Given text:
[PATCH 2/3] drm/scheduler: Don't call wait_event_killable for signaled process.

ebiederm@xxxxxxxxxxxx (Eric W. Biederman) · Wed, 25 Apr 2018 11:31:45 -0500

Andrey Grodzovsky <Andrey.Grodzovsky at amd.com> writes:

> On 04/25/2018 11:29 AM, Eric W. Biederman wrote:
>
>>  Another issue is changing wait_event_killable to wait_event_timeout where I need
>> to understand
>> what TO value is acceptable for all the drivers using the scheduler, or maybe it
>> should come as a property
>> of drm_sched_entity.
>>
>> It would not surprise me if you could pick a large value like 1 second
>> and issue a warning if that time outever triggers.  It sounds like the
>> condition where we wait indefinitely today is because something went
>> wrong in the driver.
>
> We wait here for all GPU jobs in flight which belong to the dying entity to complete. The driver submits
> the GPU jobs but the content of the job might be is not under driver's control and could take 
> long time to finish or even hang (e.g. graphic or compute shader) , I
> guess that why originally the wait is indefinite.

I am ignorant of what user space expect or what the semantics of the
susbsystem are here, so I might be completely off base.  But this wait
for a long time behavior I would expect much more from f_op->flush or a
f_op->fsync method.

fsync so it could be obtained without closing the file descriptor.
flush so that you could get a return value out to close.

But I honestly don't know semantically what your userspace applications
expect and/or require so I can really only say.  Those of weird semantics.

Eric

Problem to work on: In the scheduler patch thread, what timeout value does Eric suggest picking in place of the indefinite wait?

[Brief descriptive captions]
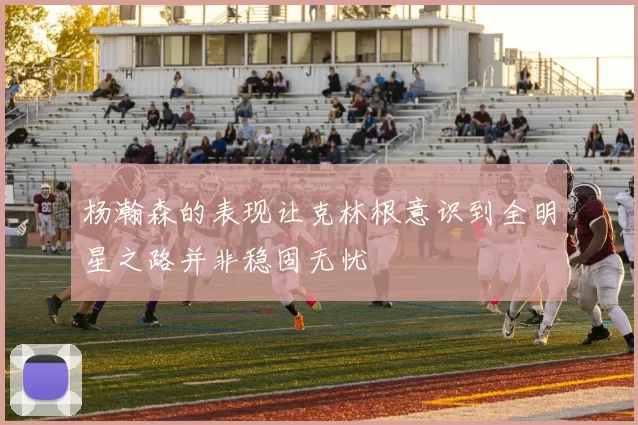 杨瀚森的表现让克林根意识到全明星之路并非稳固无忧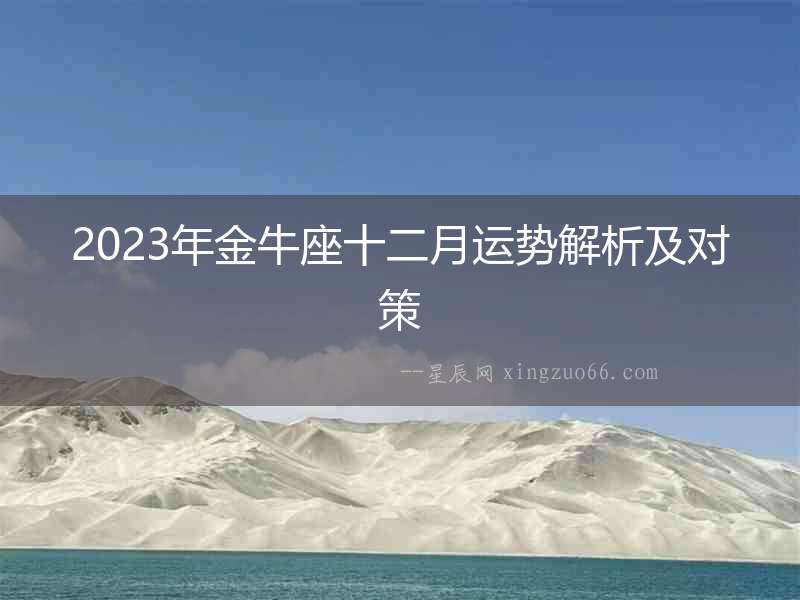 2023年金牛座十二月運勢解析及對策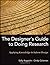 The Designer's Guide to Doing Research: Applying Knowledge to Inform Design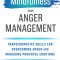 Mindfulness for Anger Management: Transformative Skills for Overcoming Anger and Managing Powerful Emotions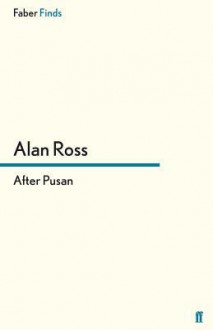 After Pusan. Alan Ross - Alan Ross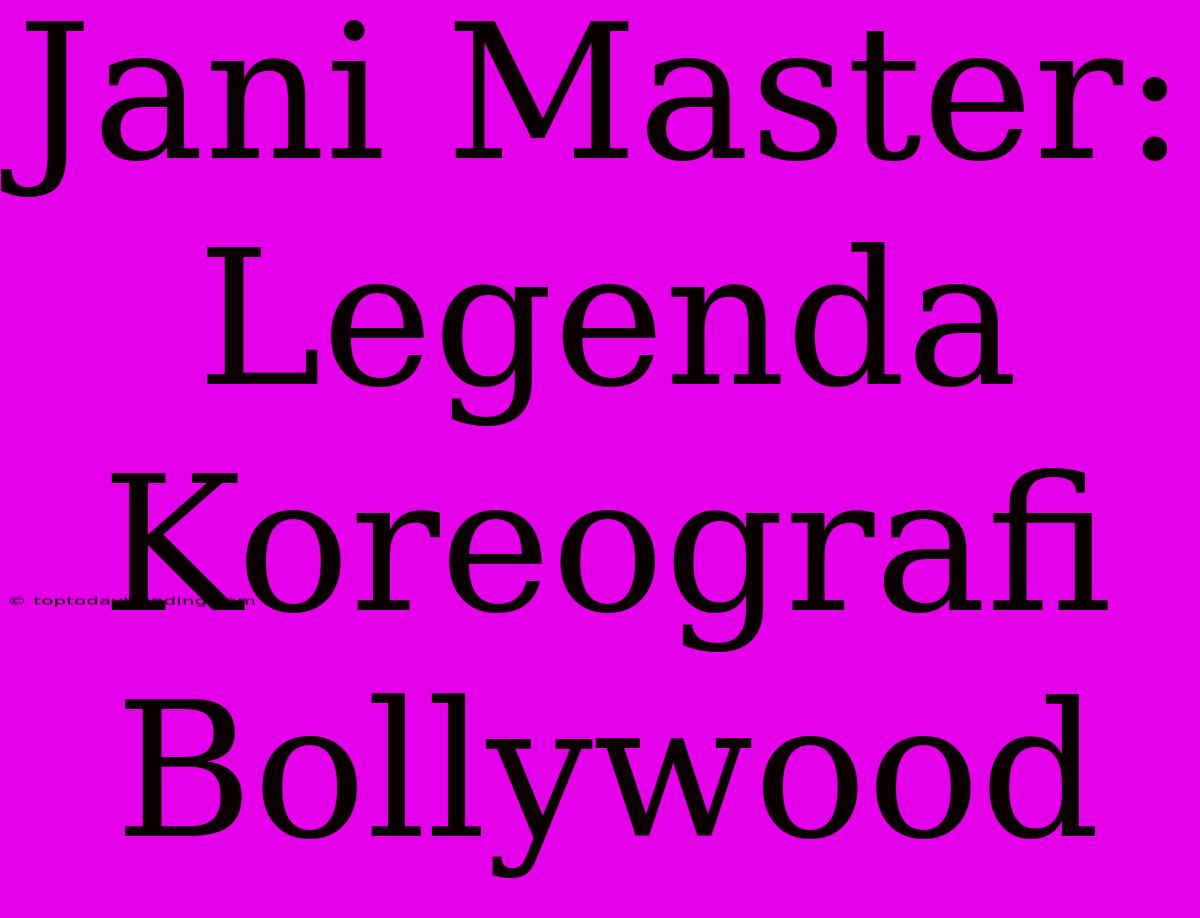 Jani Master: Legenda Koreografi Bollywood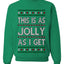 This Is As Jolly As I Get, Funny Humor, Ugly Christmas Unisex Sweater, Crewneck Sweatshirts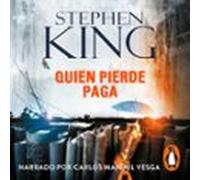 Quien Pierde Paga (trilogía Bill Hodges 2) (audiolibro)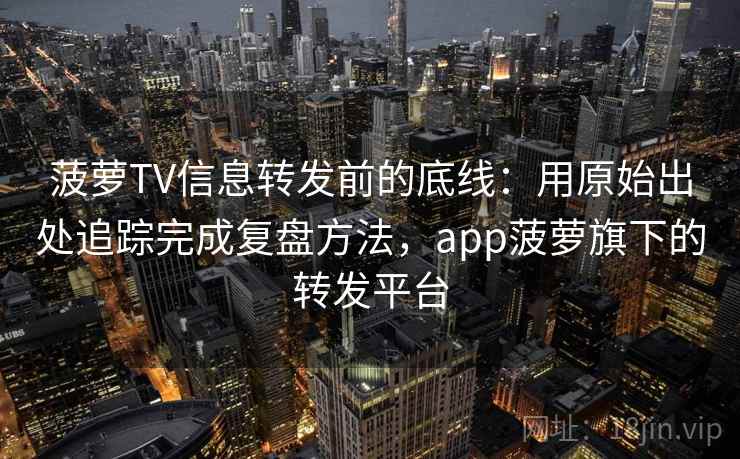 菠萝TV信息转发前的底线：用原始出处追踪完成复盘方法，app菠萝旗下的转发平台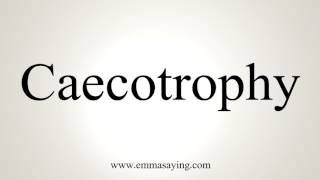 How To Pronounce Caecotrophy [upl. by Kenleigh]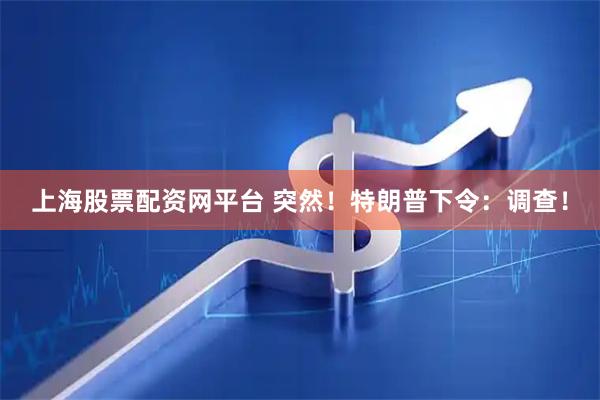 上海股票配资网平台 突然！特朗普下令：调查！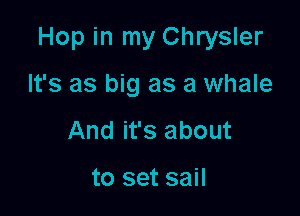 Hop in my Chrysler

It's as big as a whale
And it's about

to set sail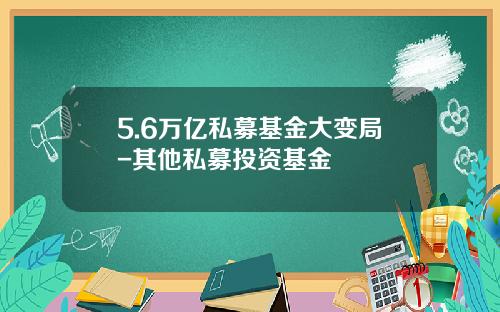 5.6万亿私募基金大变局-其他私募投资基金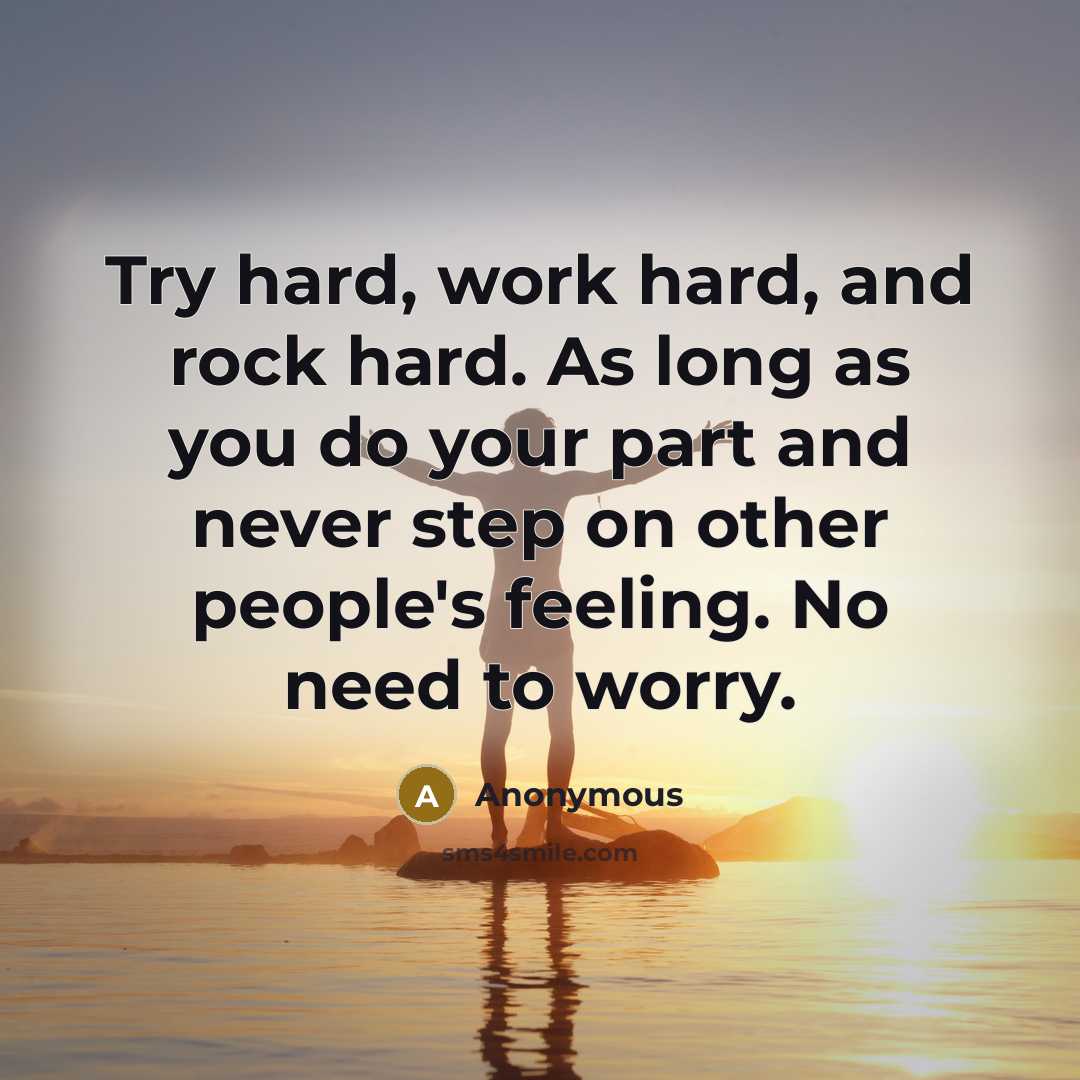 “Try hard, work hard, and rock hard. As long as you do your part and never step on other people's feeling. No need to worry.” quote by Anonymous
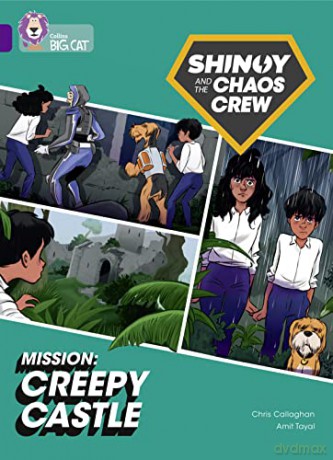 Shinoy and the Chaos Crew Mission: Creepy Castle: Band 08/Purple (Collins Big Cat) - Chris Callaghan [KSIĄŻKA]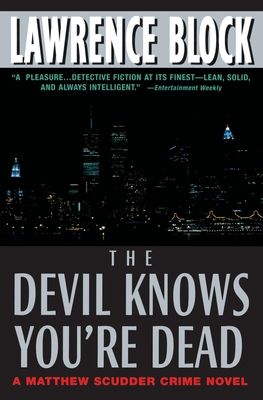 The Devil Knows You're Dead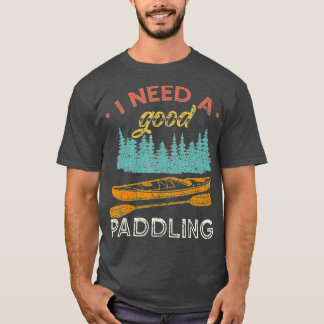 Jag behöver en Bra Paddling Kayaking Älskare Vinta T Shirt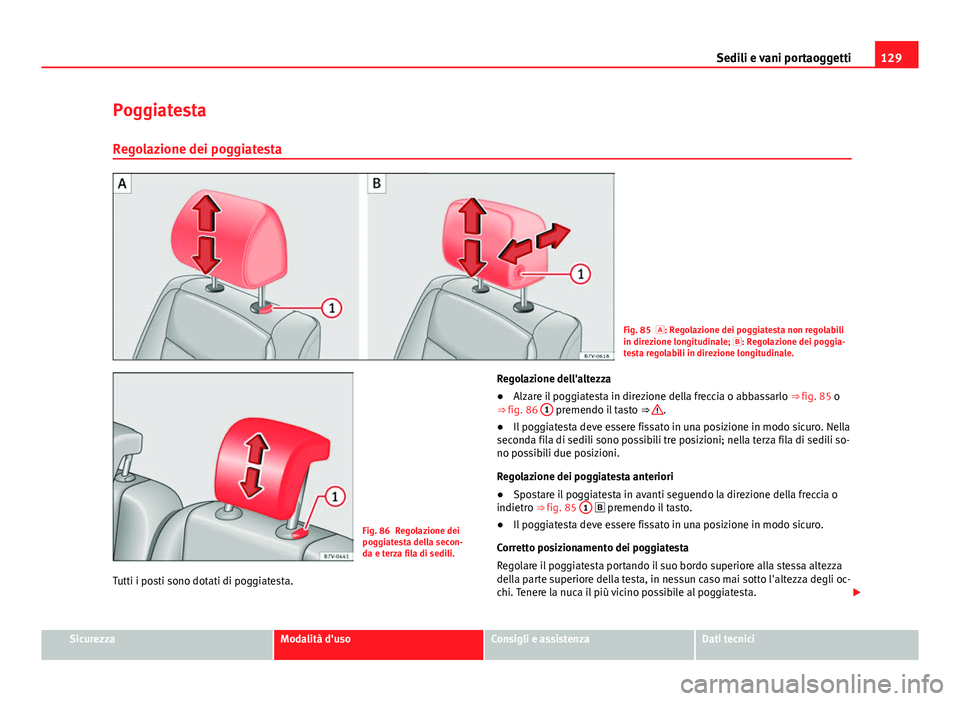 Seat Alhambra 2014 Manuale del proprietario (in Italian) 129
Sedili e vani portaoggetti
Poggiatesta
Regolazione dei poggiatesta
Fig. 85 : Regolazione dei poggiatesta non regolabili
in direzione longitudinale; : Regolazione dei poggia-
testa regolabil Seat Alhambra 2014 Manuale del proprietario (in Italian) 129
Sedili e vani portaoggetti
Poggiatesta
Regolazione dei poggiatesta
Fig. 85 : Regolazione dei poggiatesta non regolabili
in direzione longitudinale; : Regolazione dei poggia-
testa regolabil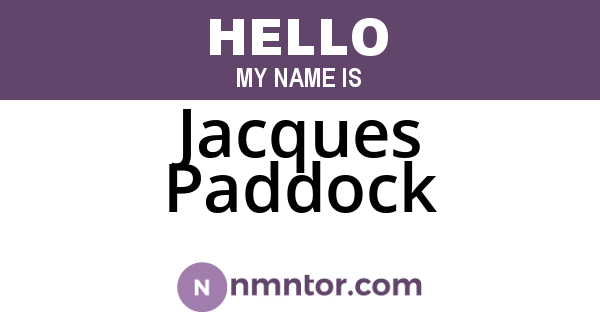 Jacques Paddock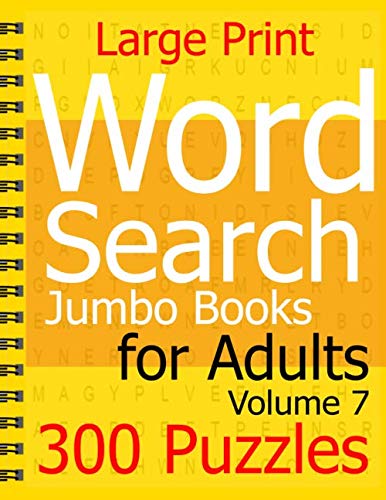 Large Print Word Search Jumbo Books for Adults Volume 7: 300 Puzzles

Your response: A large value like 1 second, with a warning issued if that timeout ever triggers.